--- TASK STATEMENT ---
Please transcribe the listing below exactly, but only from the line containing "detections for frame 1" through its last line.

--- SOURCE DATA ---
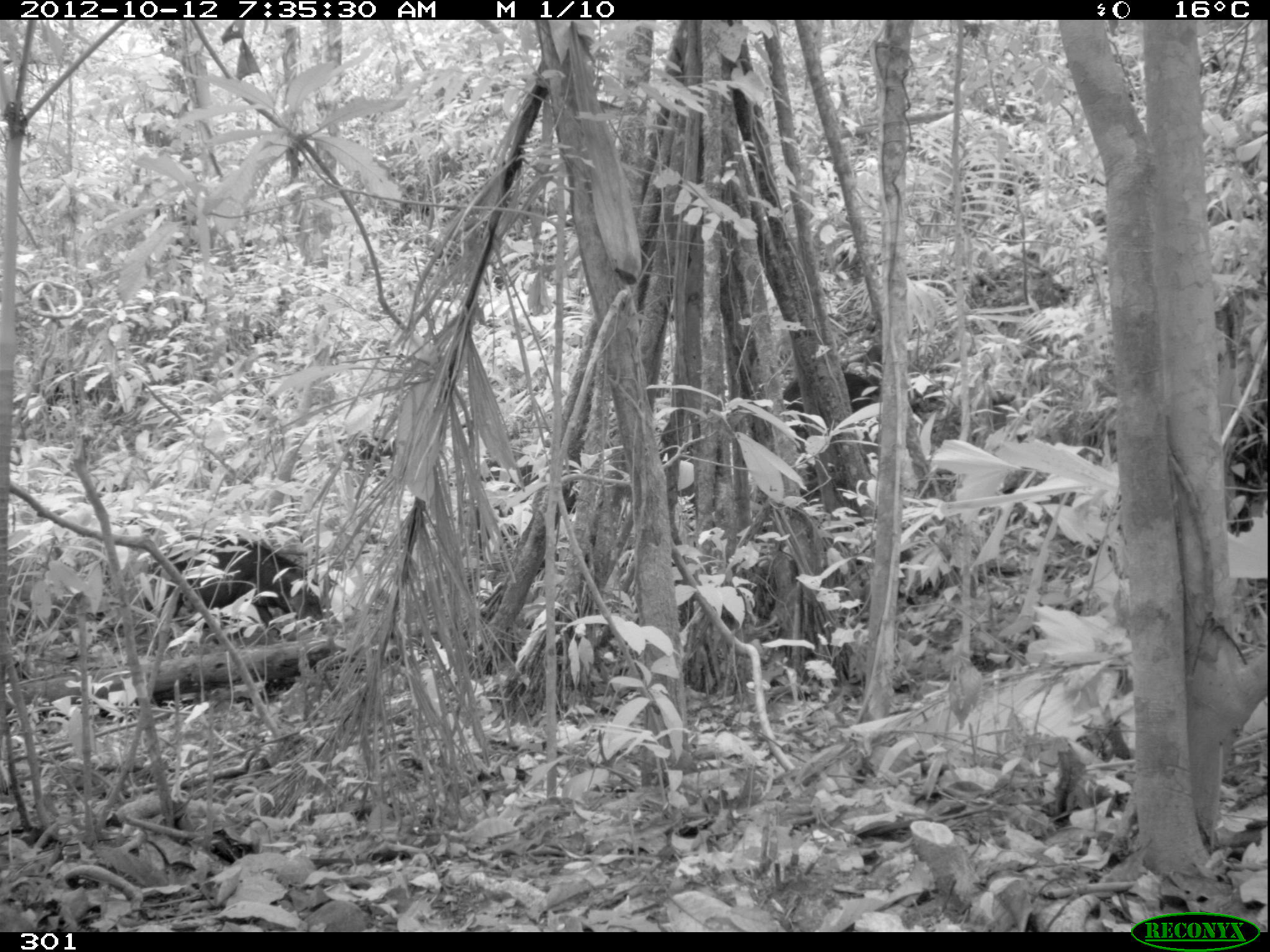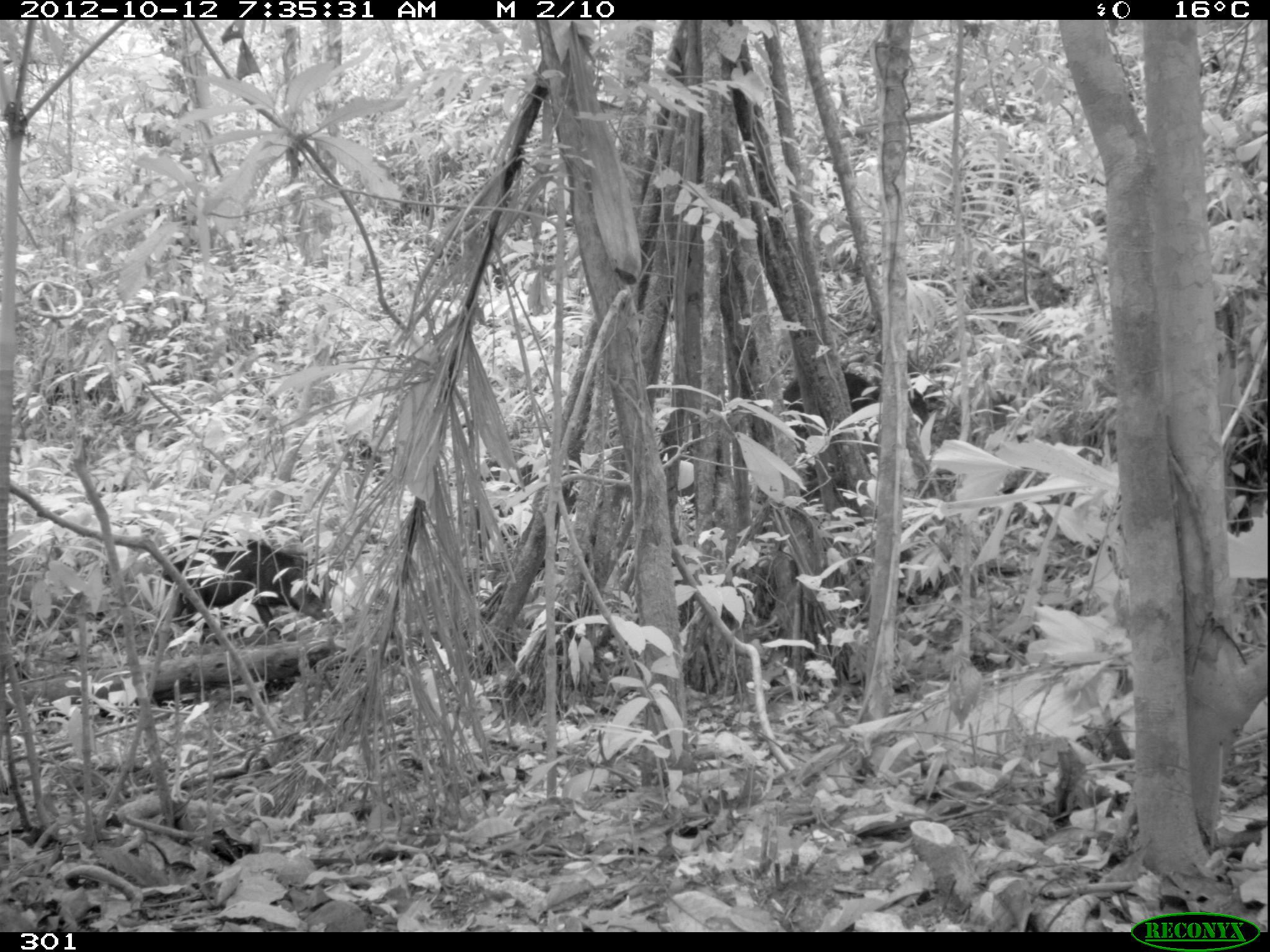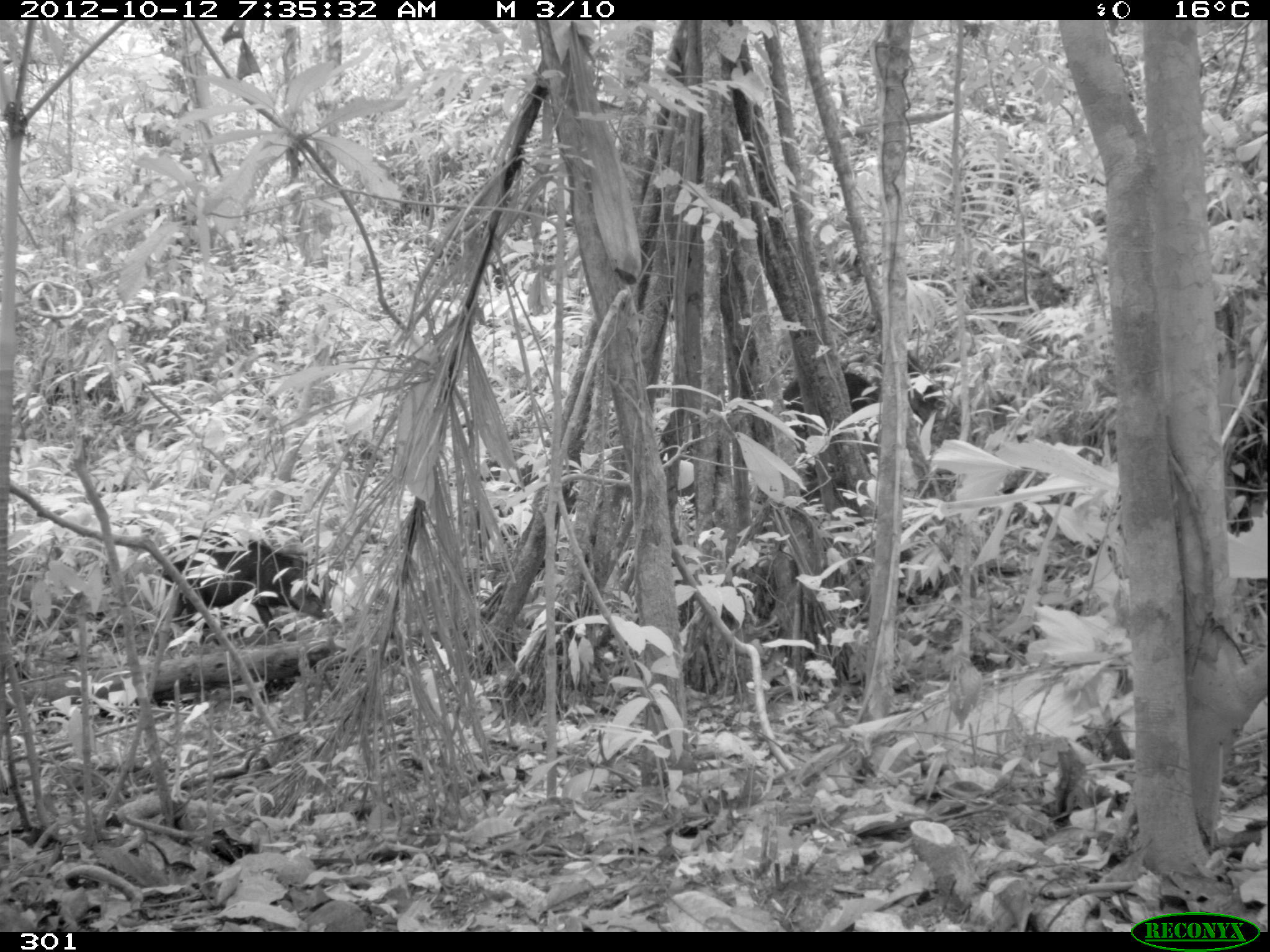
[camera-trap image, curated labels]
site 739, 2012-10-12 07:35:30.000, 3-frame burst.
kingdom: Animalia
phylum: Chordata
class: Mammalia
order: Artiodactyla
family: Tayassuidae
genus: Tayassu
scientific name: Tayassu pecari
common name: white-lipped peccary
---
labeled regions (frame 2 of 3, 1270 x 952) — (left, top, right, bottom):
tayassu pecari: (158, 532, 338, 645); (783, 373, 932, 471)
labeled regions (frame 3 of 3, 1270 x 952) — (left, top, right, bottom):
tayassu pecari: (158, 532, 325, 645); (783, 373, 932, 443)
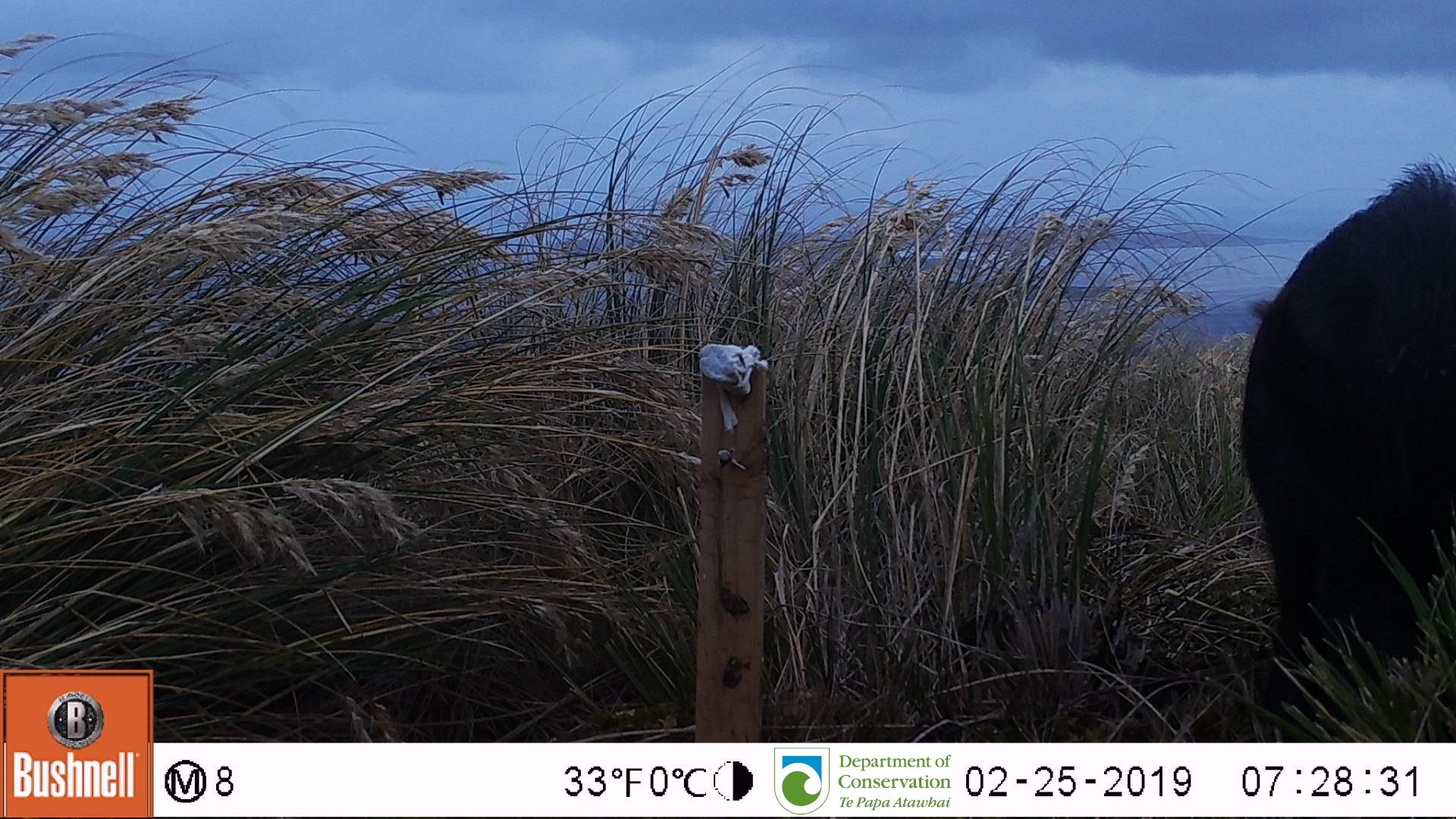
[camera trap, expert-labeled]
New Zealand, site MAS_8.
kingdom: Animalia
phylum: Chordata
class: Mammalia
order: Artiodactyla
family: Suidae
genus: Sus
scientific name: Sus scrofa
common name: pig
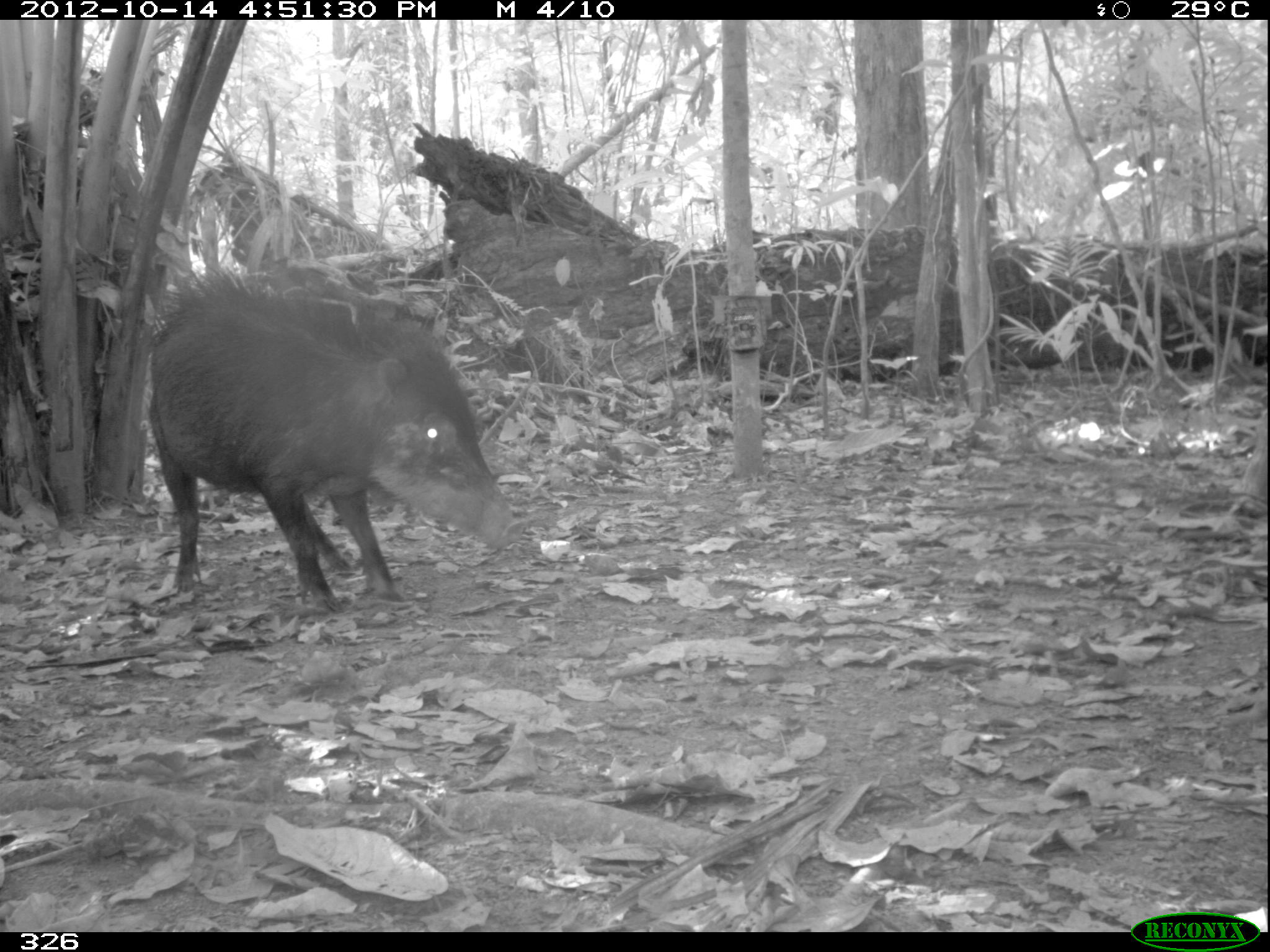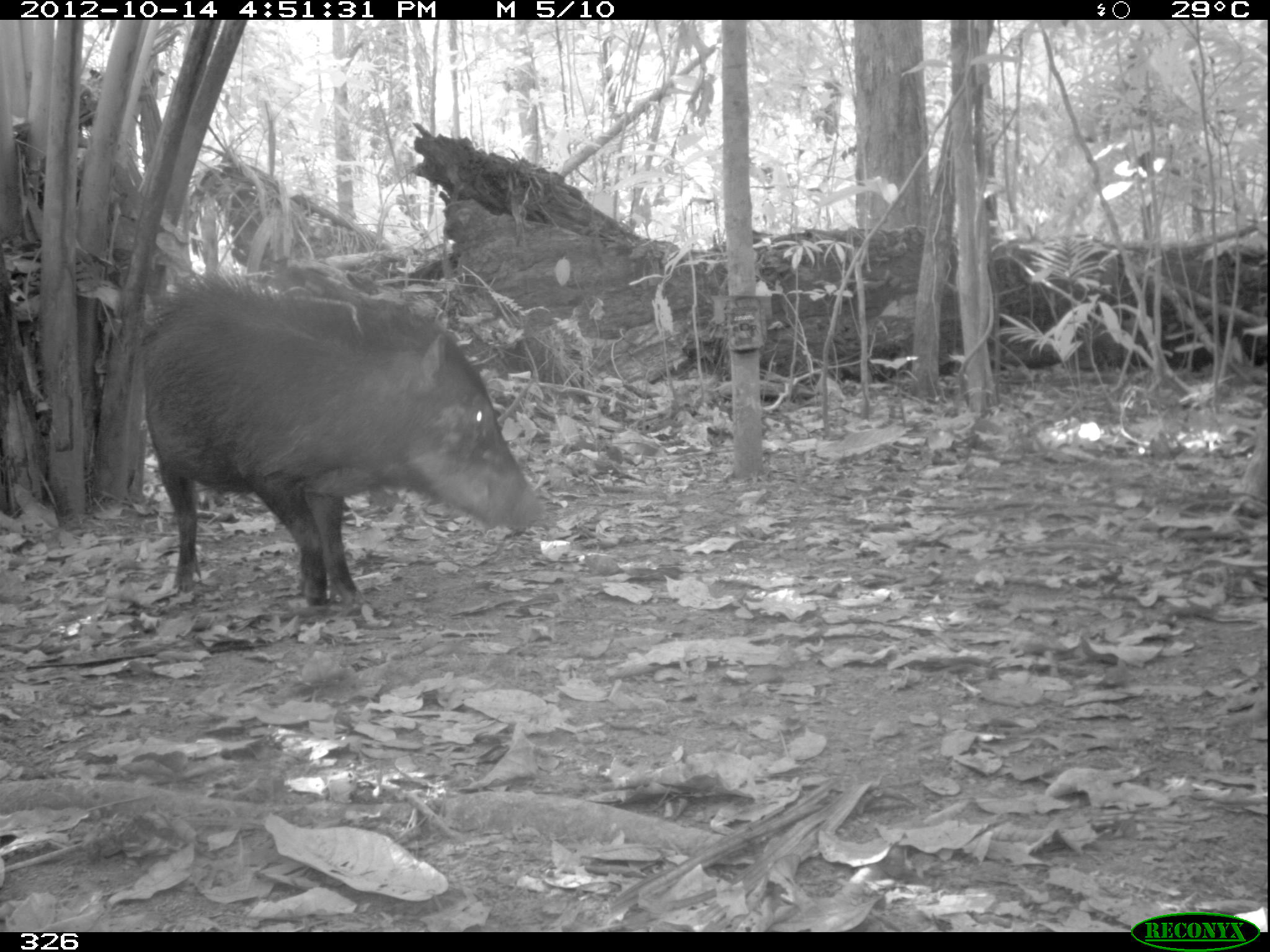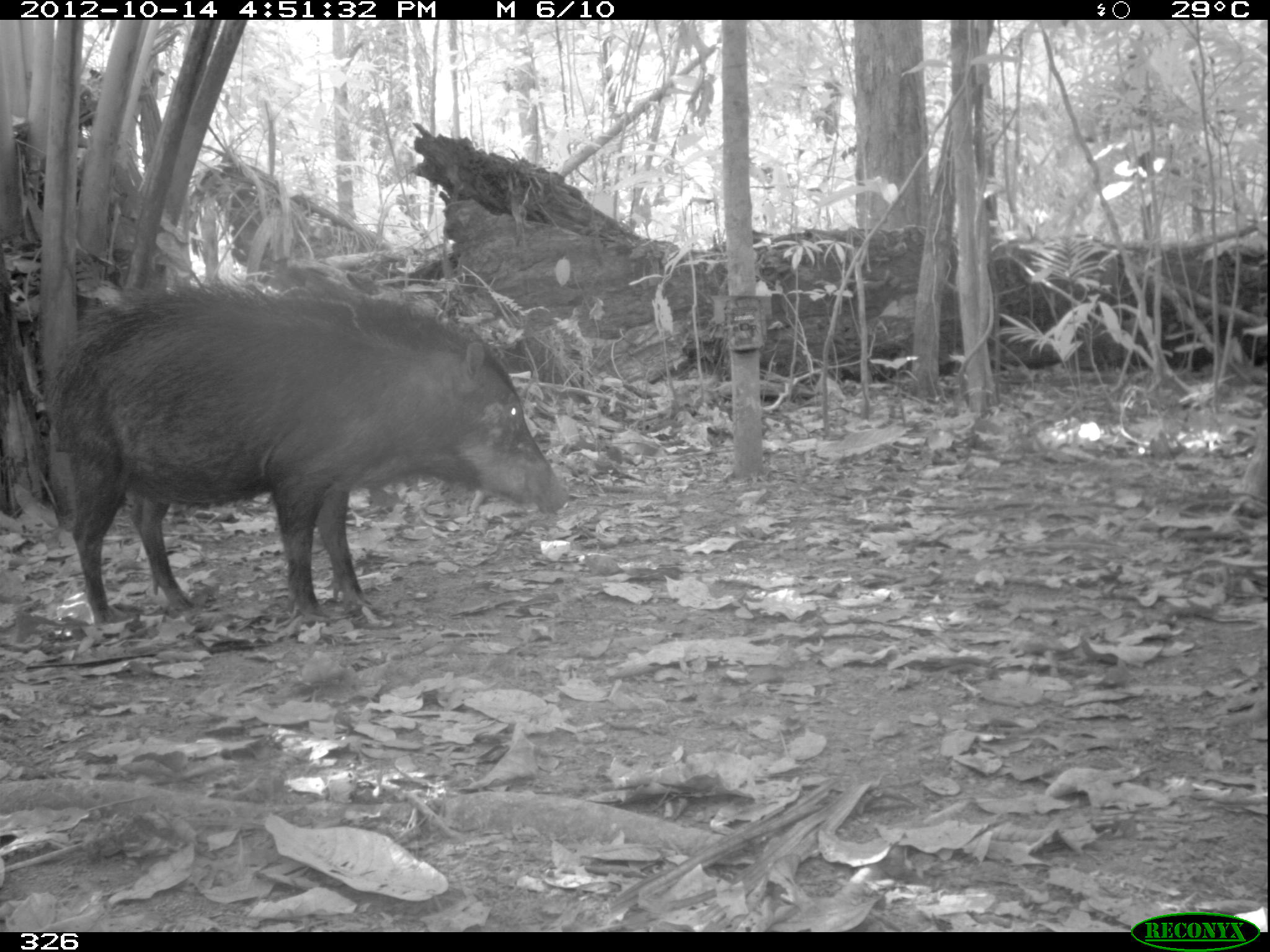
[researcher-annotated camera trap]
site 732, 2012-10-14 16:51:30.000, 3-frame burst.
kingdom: Animalia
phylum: Chordata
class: Mammalia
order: Artiodactyla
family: Tayassuidae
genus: Tayassu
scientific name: Tayassu pecari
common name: white-lipped peccary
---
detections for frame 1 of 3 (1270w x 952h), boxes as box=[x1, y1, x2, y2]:
tayassu pecari: box=[148, 264, 526, 615]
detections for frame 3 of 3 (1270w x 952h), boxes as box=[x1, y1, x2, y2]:
tayassu pecari: box=[41, 273, 571, 628]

--- TASK SOLUTION ---
detections for frame 1 of 3 (1270w x 952h), boxes as box=[x1, y1, x2, y2]:
tayassu pecari: box=[148, 264, 526, 615]
detections for frame 3 of 3 (1270w x 952h), boxes as box=[x1, y1, x2, y2]:
tayassu pecari: box=[41, 273, 571, 628]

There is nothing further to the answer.